Era un día como cualquier otro de los noventa y dos que ya habían pasado. Pero esa mañana no fue sólo la nieve quien llamó en la aldaba. Juraría que ese día al abrir la puerta, el helado viento se convirtió en una cálida brisa. Ella puso la sonrisa más bella que alguna vez se hubiera dibujado en su rostro. Sus húmedos ojos no podían creer lo que veían: un alto y apuesto hombre, de postura recta e impecable uniforme y, en su mano, una hermosa rosa blanca que combinaba a la perfección con el invierno. Él tampoco creía lo que veía: en los brazos de su amada, reía una pequeña niña cuyos ojos celestes reflejaban el alma más pura.
Un abrazo los había separado y uno más los volvió a unir. Ella tomó la rosa y él, a su preciada hija. Y fue entonces cuando Peter supo que cada día lejos había valido la pena.

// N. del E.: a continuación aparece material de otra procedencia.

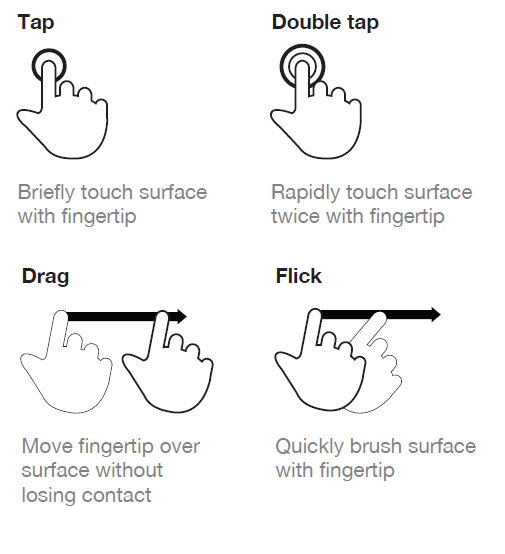 Tap

Briefly touch surface with fingertip

Double tap

Rapidly touch surface twice with fingertip

Drag

Move fingertip over surface without losing contact

Flick

Quickly brush surface with fingertip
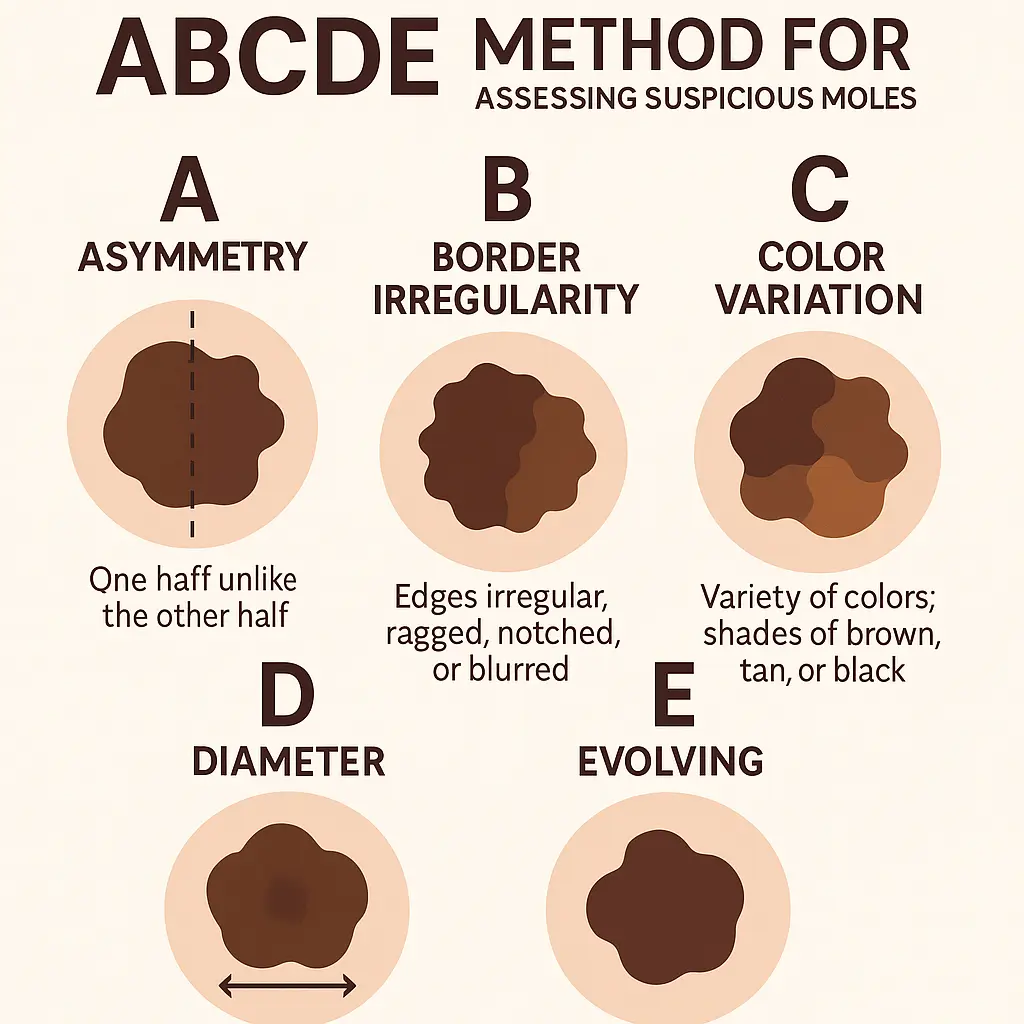 ABCDE METHOD FOR
ASSESSING SUSPICIOUS MOLES

A
ASYMMETRY

Qne haff unlike the other half

B
BORDER IRREGULARITY

Edges irregular, ragged, notched, or blurred

C
COLOR VARIATION

Variety of colors; shades of brown, tan, or black

D
DIAMETER

E
EVOLVING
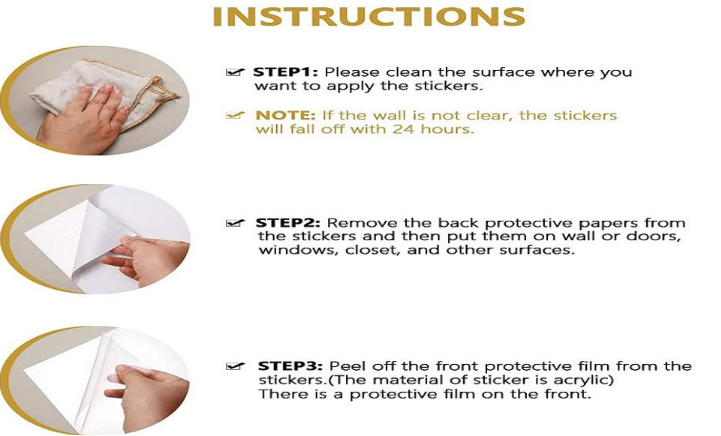 INSTRUCTIONS

STEP1: Please clean the surface where you want to apply the stickers.

NOTE: If the wall is not clear, the stickers will fall off with 24 hours.

STEP2: Remove the back protective papers from the stickers and then put them on wall or doors, windows, closet, and other surfaces.

STEP3: Peel off the front protective film from the stickers.(The material of sticker is acrylic) There is a protective film on the front.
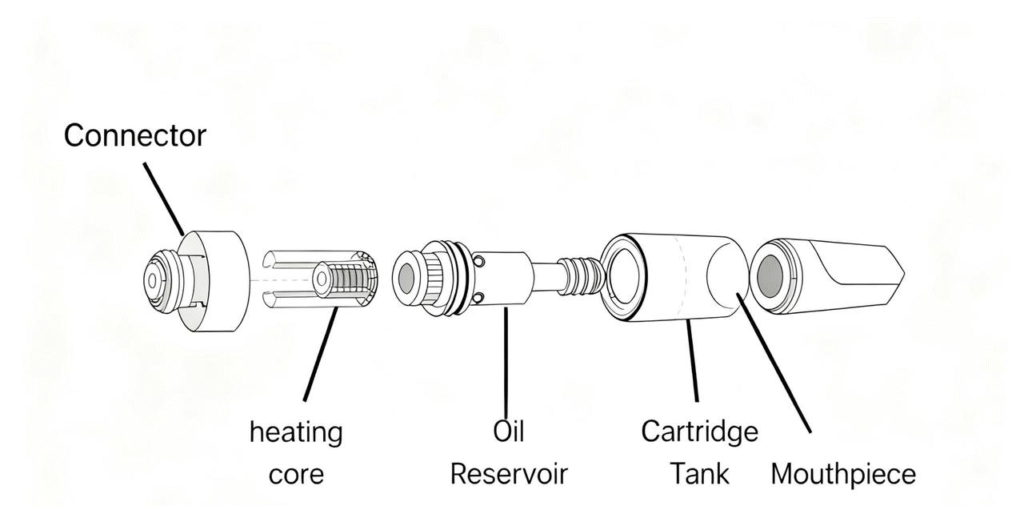 Connector

heating core

Oil Reservoir

Cartridge Tank

Mouthpiece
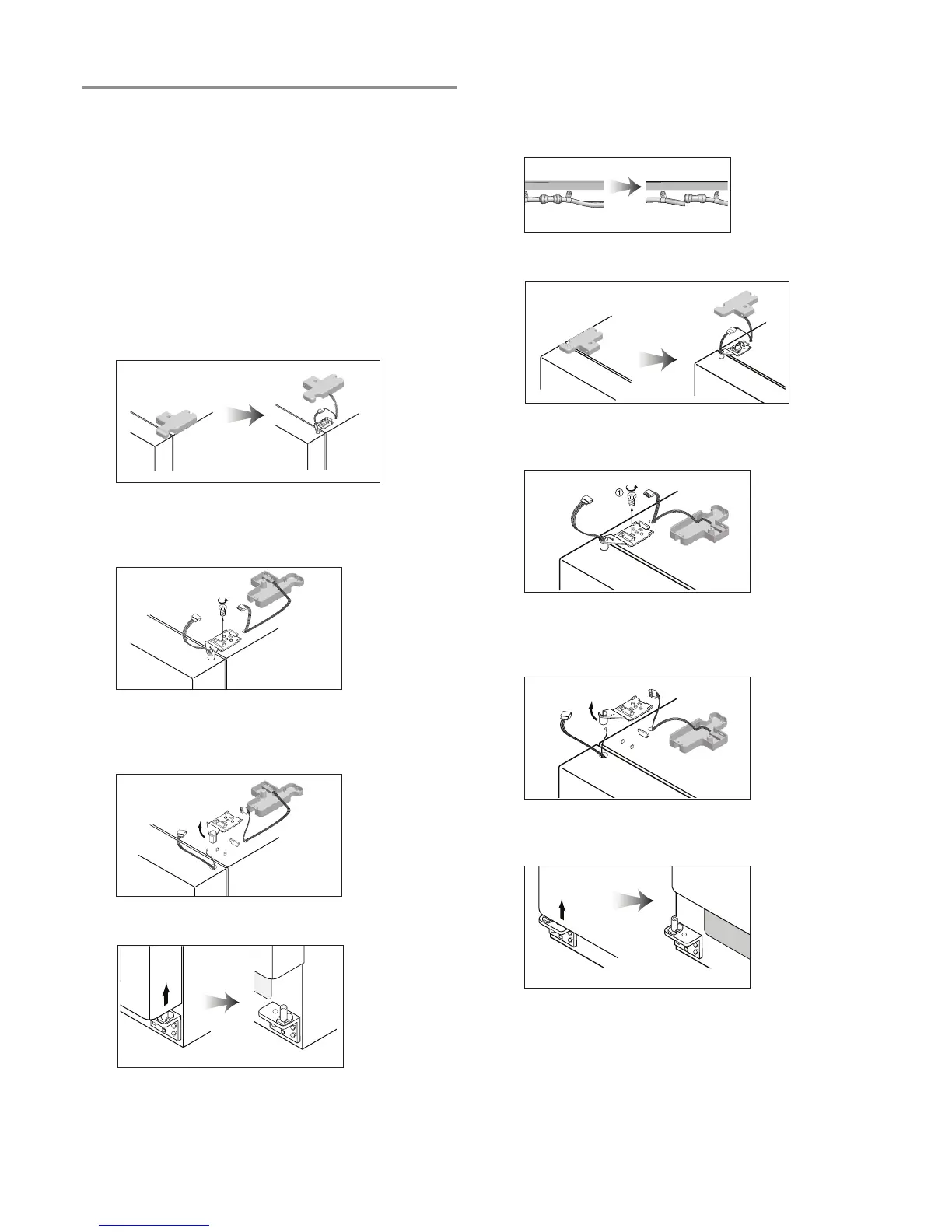 ①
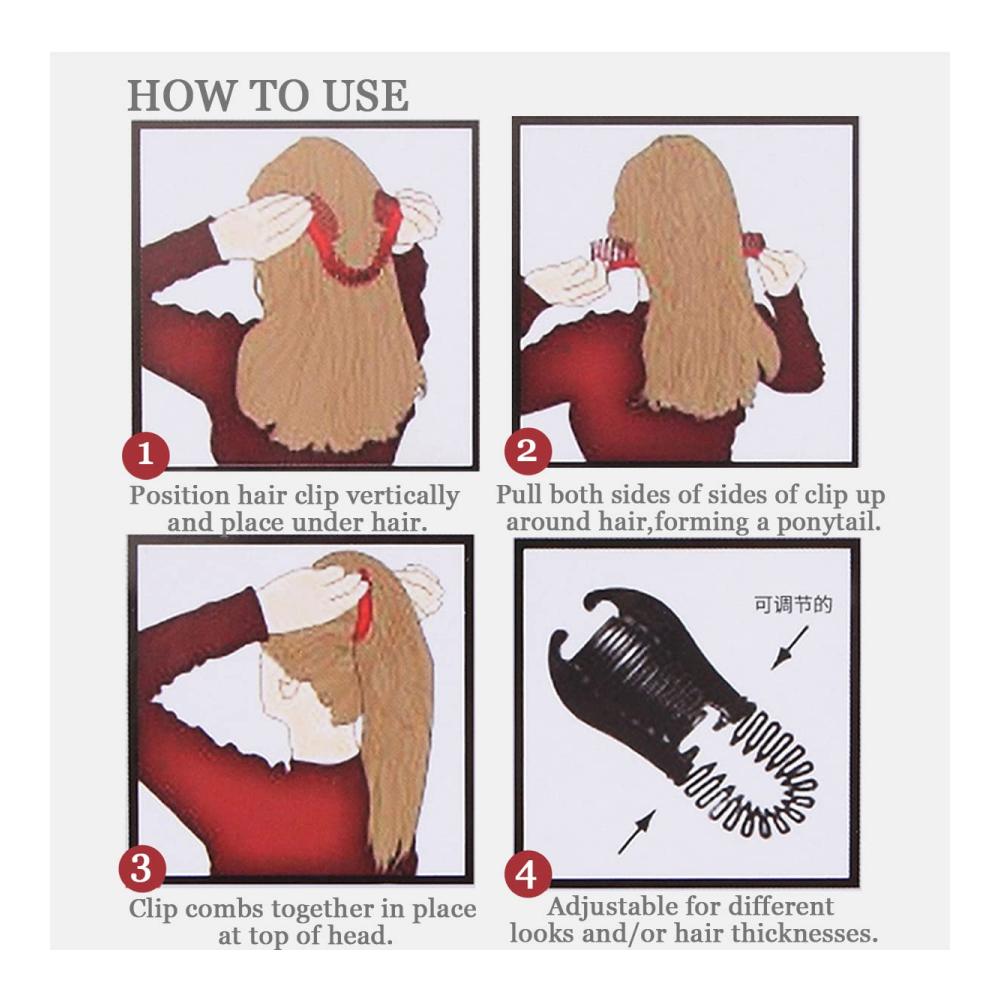 HOW TO USE

1
Position hair clip vertically and place under hair.

2
Pull both sides of sides of clip up around hair,forming a ponytail.

3
Clip combs together in place at top of head.

可调节的

4
Adjustable for different looks and/or hair thicknesses.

Cuentan en el pueblo que con la llegada de la pequeña Rosie la guerra terminó. Que cada día que pasó fueron una familia más unida. Que llevaban mil inviernos y le siguieron miles más, y que nunca, nunca, faltó una rosa.
Sé que los vecinos cuentan muchas cosas acerca de mi familia, pero yo puedo contarles que cada día que pasa adoro más esta historia, pues si algo me enseñó, es que el amor es más fuerte que la fuerza de miles de armamentos. ¿Me creerían si les dijera que mi nombre es Rosie?